In less than the number of years that a human might live, the planet had become wholly unrecognizable. The gunpowder-esque sand had long since been swept away, replaced by a savannah of red, fibrous hairs that sprouted from a grotesque earth of unpigmented skin and exposed muscle tissue. In the place of dunes were now hills of swollen lymph nodes, and beyond those were a horizon of mountainous tumors whose peaks occupied a now-cloudless crimson sky. The ancient weapon that spawned all this, its mission now complete, had allowed itself to fully succumb to the whims of nature and fade into extinction…

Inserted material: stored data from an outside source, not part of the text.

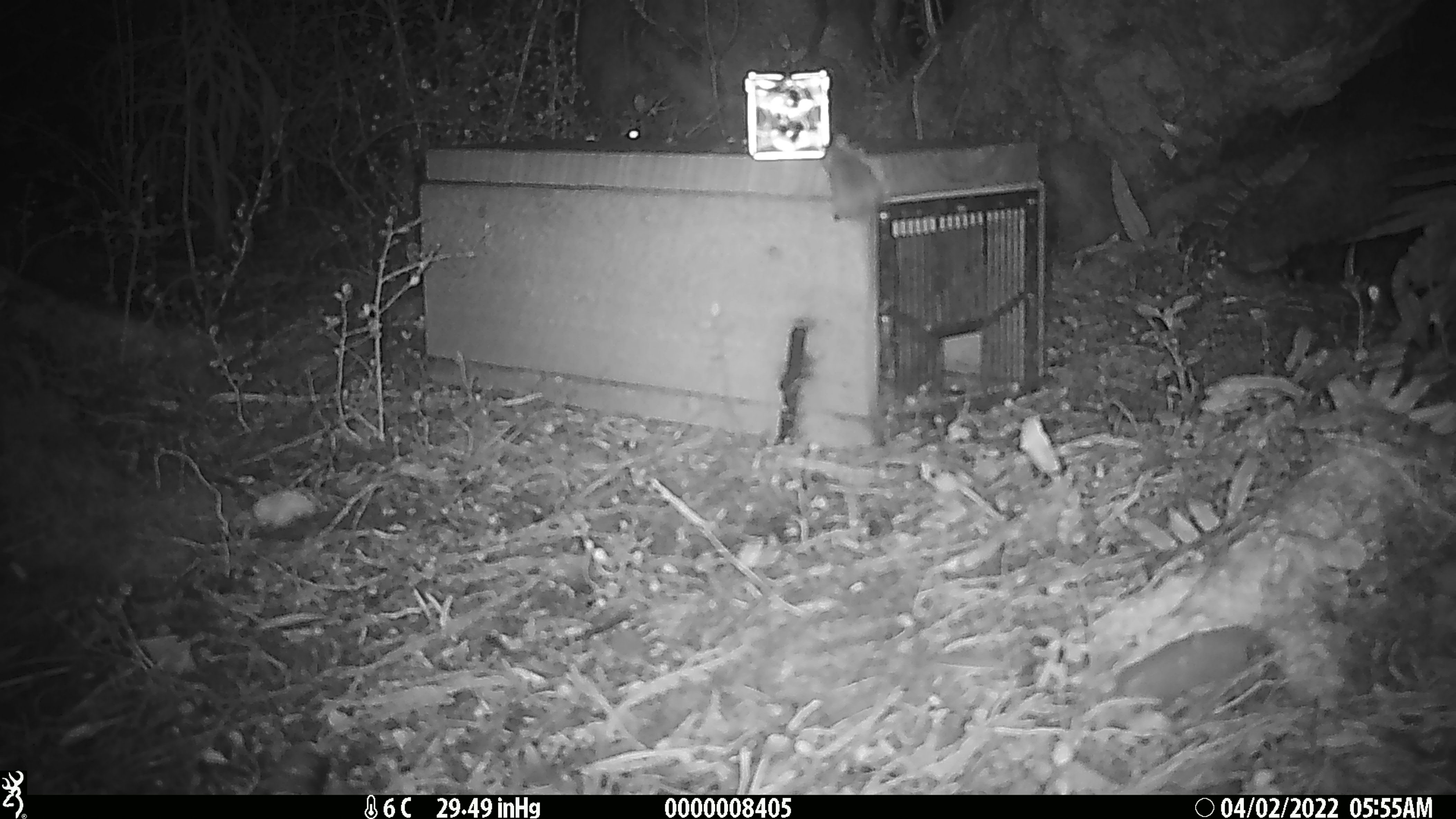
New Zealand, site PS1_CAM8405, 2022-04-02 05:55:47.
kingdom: Animalia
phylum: Chordata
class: Mammalia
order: Rodentia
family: Muridae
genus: Mus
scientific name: Mus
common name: mouse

…until a lone humanoid, after peeling away a layer of skin on the ground with a bone tool to make way for a farm, found something that looked utterly unnatural. It was right there, embedded like a splinter into the webs of musculature beneath the skin that had just been removed. Curiously, the humanoid wrapped both of its hands around the object and pulled. After an ensuing squelch, the object was free and in plain view: a shiny fragment of chrome debris. As the humanoid blinked at its own reflection, a thought that wasn’t its own spawned from something primal in its subconscious and floated to the surface. The work isn’t done.